## INPUT FOR THIS TASK:
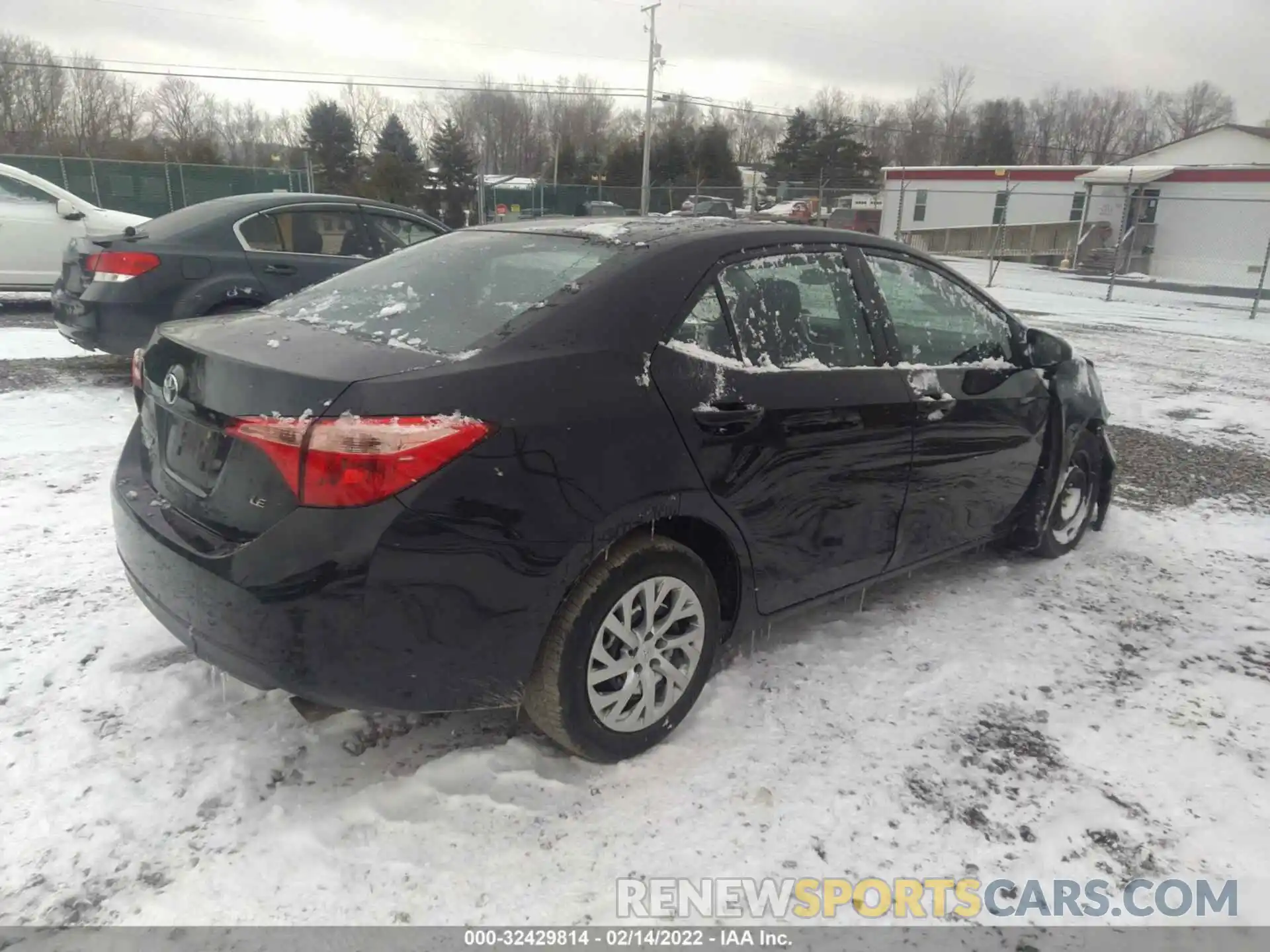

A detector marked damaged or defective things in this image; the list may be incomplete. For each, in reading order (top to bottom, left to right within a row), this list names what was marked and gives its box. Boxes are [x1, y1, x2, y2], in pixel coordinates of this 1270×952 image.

damaged black toyota corolla [116, 216, 1112, 762]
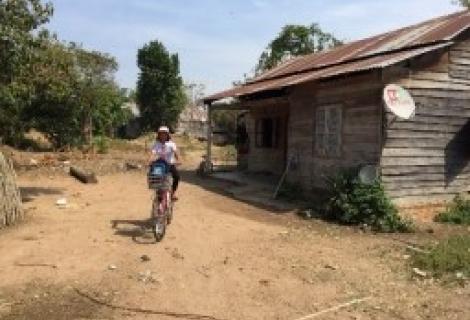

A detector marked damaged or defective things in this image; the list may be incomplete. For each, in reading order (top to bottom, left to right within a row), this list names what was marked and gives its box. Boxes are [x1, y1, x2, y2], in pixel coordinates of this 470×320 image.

rusty corrugated metal roof [207, 10, 470, 102]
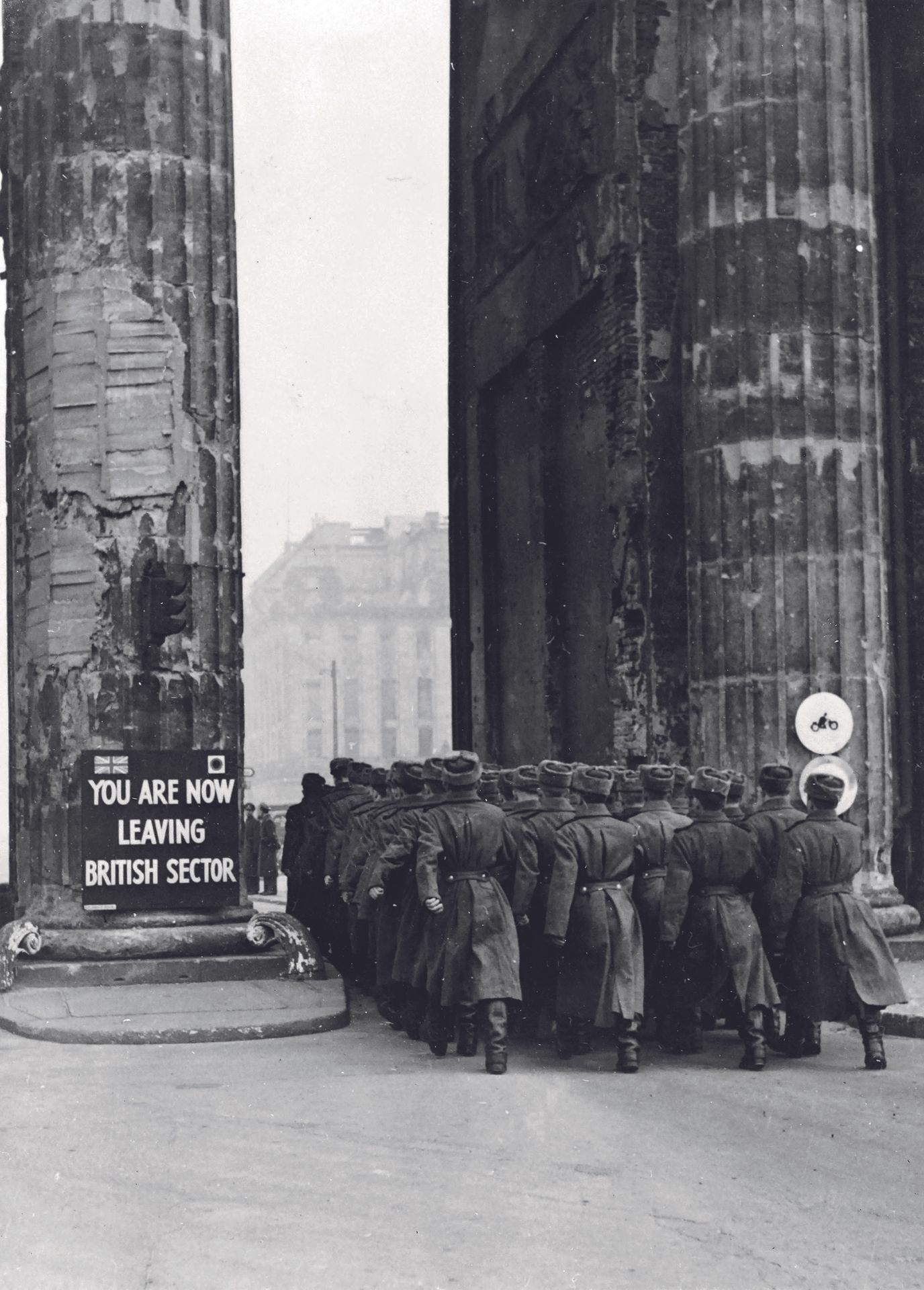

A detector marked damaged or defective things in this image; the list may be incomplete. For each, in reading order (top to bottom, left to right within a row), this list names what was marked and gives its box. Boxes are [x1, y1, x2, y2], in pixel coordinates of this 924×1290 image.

damaged stone column [3, 0, 242, 924]
war-damaged facade [451, 2, 924, 924]
damaged stone column [680, 0, 919, 924]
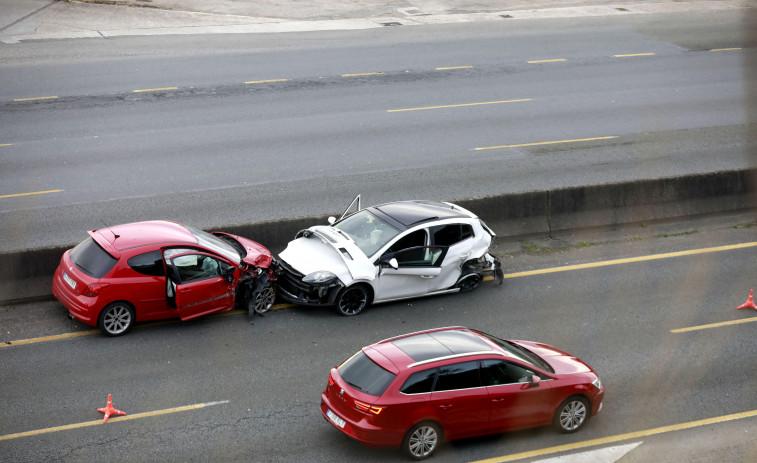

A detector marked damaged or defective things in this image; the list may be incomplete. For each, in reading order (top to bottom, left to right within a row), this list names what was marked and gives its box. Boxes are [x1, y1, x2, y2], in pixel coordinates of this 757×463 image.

white crashed car [274, 196, 500, 316]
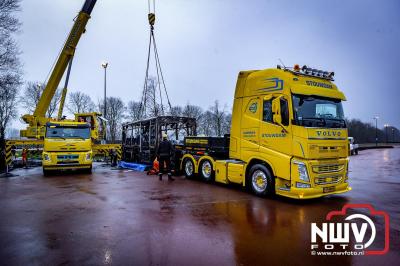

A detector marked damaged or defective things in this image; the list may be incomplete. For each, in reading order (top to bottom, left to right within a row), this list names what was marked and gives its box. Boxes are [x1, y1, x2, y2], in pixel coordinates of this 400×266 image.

charred metal frame [122, 115, 197, 163]
burnt bus chassis [122, 115, 197, 165]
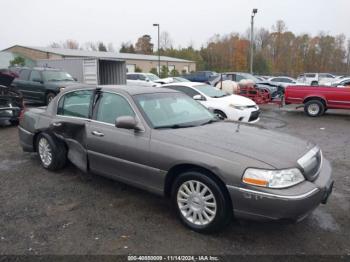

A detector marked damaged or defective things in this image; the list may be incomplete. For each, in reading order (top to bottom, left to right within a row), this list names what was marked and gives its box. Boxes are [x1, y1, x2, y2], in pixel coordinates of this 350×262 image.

damaged front bumper [227, 157, 334, 222]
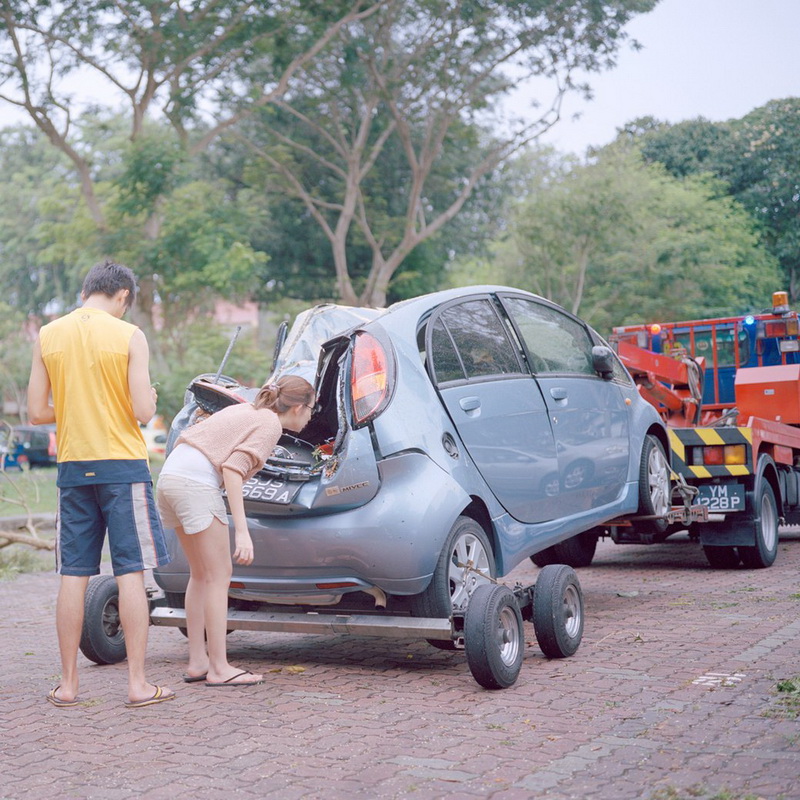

## GIVEN INSTRUCTION:
Copy the listing above line for line, from the first entry through the last. Leave the pictures out of your copy.

## TASK SOLUTION:
A detector marked damaged or defective things in this image; the list may be incomplete. For each, in reading order (top to bottom, left to right within a row), this list names what was marked and gives its box. Boxes are [x1, y1, x2, y2], in pixel coordinates of this 1270×952 image.

damaged black toyota corolla [116, 216, 1112, 762]

A detector marked damaged or defective things in this image; the list may be incomplete. For each, in reading order (top to bottom, left to right within a row), this list names what was marked and gives its box. Boxes are [x1, y1, x2, y2], in pixel coordinates of this 470×320 image.

rusty corrugated metal roof [207, 10, 470, 102]

A detector marked damaged or defective things in this image; the list may be incomplete. For each, in reading order (top to bottom, left to right within a row), this list names what was marked and gives its box. Boxes are [x1, y1, x2, y2], in pixel coordinates of this 924×1290 image.

damaged stone column [3, 0, 242, 924]
war-damaged facade [451, 2, 924, 924]
damaged stone column [680, 0, 919, 924]

A detector marked damaged or defective things in this image; the list may be incomplete. For each, in reading order (top to bottom, left to right within a row), this list names what was marked and gives its box. Boxes are [x1, y1, x2, y2], in pixel coordinates of this 757×463 image.

white crashed car [274, 196, 500, 316]

A detector marked damaged or defective things in this image; the list may be incomplete. For each, in reading order (top to bottom, left to right within a row), this list names what was marked and gives its box. Boxes are [x1, y1, x2, y2], in pixel coordinates of this 400×266 image.

charred metal frame [122, 115, 197, 163]
burnt bus chassis [122, 115, 197, 165]

A detector marked damaged or defective things in this image; the list may be incomplete. For each, in reading order (top to bottom, left to right within a row), this list names what was marked and gives its box. Boxes are [x1, y1, x2, y2], in pixel coordinates of this 350×262 image.

damaged front bumper [227, 157, 334, 222]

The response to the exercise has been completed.